On 10 January 2014 the three defendants were jailed for six years beyond the two years they have already spent in pre-trial detention. Their defenders had stated that the crime never took place, that the statue had already been removed and police planted evidence to convict the three of a trumped-up charge. According to the Ministry of Internal Affairs of Ukraine someone had thrown an unidentified substance in the judge's face during the pronouncement of the sentence.

Following the 2014 Ukrainian revolution, on February 24 the three defendants were released. Shpara, Mosiychuk and Bevza were deemed “political prisoner,” and the case was closed.

==Protests (on 10 January 2014)==
The sentencing of the three suspected bomb plotters on 10 January 2014 sparked violent clashes between the Ukrainian police and about 100 protesters that had gathered at the courthouse in Kyiv for the verdict. The clash between police and protesters lasted overnight until 2 a.m. on 11 January 2014. The protesters had denounced the prosecution of the three men as politically motivated and a show trial. After the verdict they blocked the courthouse exit in an attempt to prevent police from taking the three convicts to prison. After police had broken through the crowd protesters along the route then blocked the vehicles that attempted to transport the convicts by surrounding them with private cars and puncturing tires. More police buses with at least 400 riot police then arrived. The following clashes between police and protesters left dozens of people injured, including former Minister of Internal Affairs Yuriy Lutsenko. (Who had arrived at the courthouse after the 400 riot police had arrived.) According to Lutsenko's wife Iryna her husband had been attacked by police as he tried to break up the violence. Lutsenko was hospitalised in an intensive care ward. According to MP from Svoboda Yuriy Syrotiuk over ten activists, several journalists and three fellow MPs and Svoboda party members (Eduard Leonov, Yuriy Bublyk and Pavlo Kyrylenko) were injured. According to Syrotiuk the Berkut riot police had violated official instructions and had hit people's heads.

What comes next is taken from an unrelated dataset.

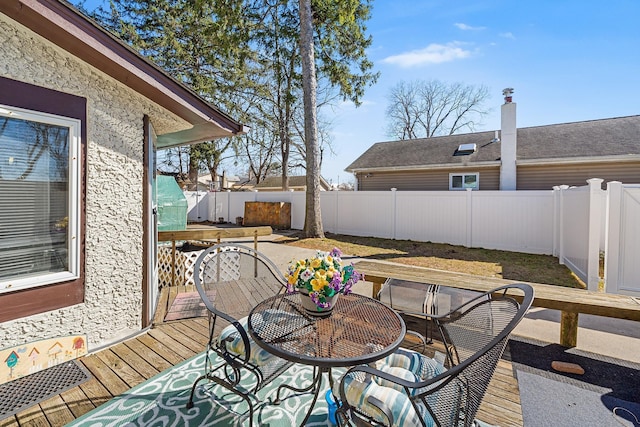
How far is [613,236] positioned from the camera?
471cm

The event took place amid ongoing Euromaidan anti-government rallies. Just before the event took place, the Automaidan movement had blockaded buses carrying policemen.

==Reactions on protests==
European Union and US officials condemned the violence against demonstrators. US Ambassador to Ukraine Geoffrey R. Pyatt stated "Yuriy Lutsenko will be remembered as hero of EuroMaidan" (for trying to intervene in the confrontation between police and protesters).

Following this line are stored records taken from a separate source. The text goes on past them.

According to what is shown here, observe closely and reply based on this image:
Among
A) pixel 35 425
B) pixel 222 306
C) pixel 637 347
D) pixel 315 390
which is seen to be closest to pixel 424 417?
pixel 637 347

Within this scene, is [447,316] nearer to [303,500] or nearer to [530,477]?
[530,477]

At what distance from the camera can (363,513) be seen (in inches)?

According to the Ukrainian authorities the verdict of 10 January had nothing to do with Euromaidan, but according to the Ukrainian Foreign Ministry "Some MPs, hiding behind their status as people's deputies of Ukraine, entered into a violent confrontation with police, blocked the courthouse and the roadway around it. At the same time, the results of a medical examination of those who suffered in clashes with the police reveal some facts of them being in a state of alcoholic intoxication. This also concerns one prominent opposition politician".

The prosecutor's office of Kyiv launched a probe into allegations of abuse of authority by riot police officers the day following the riots.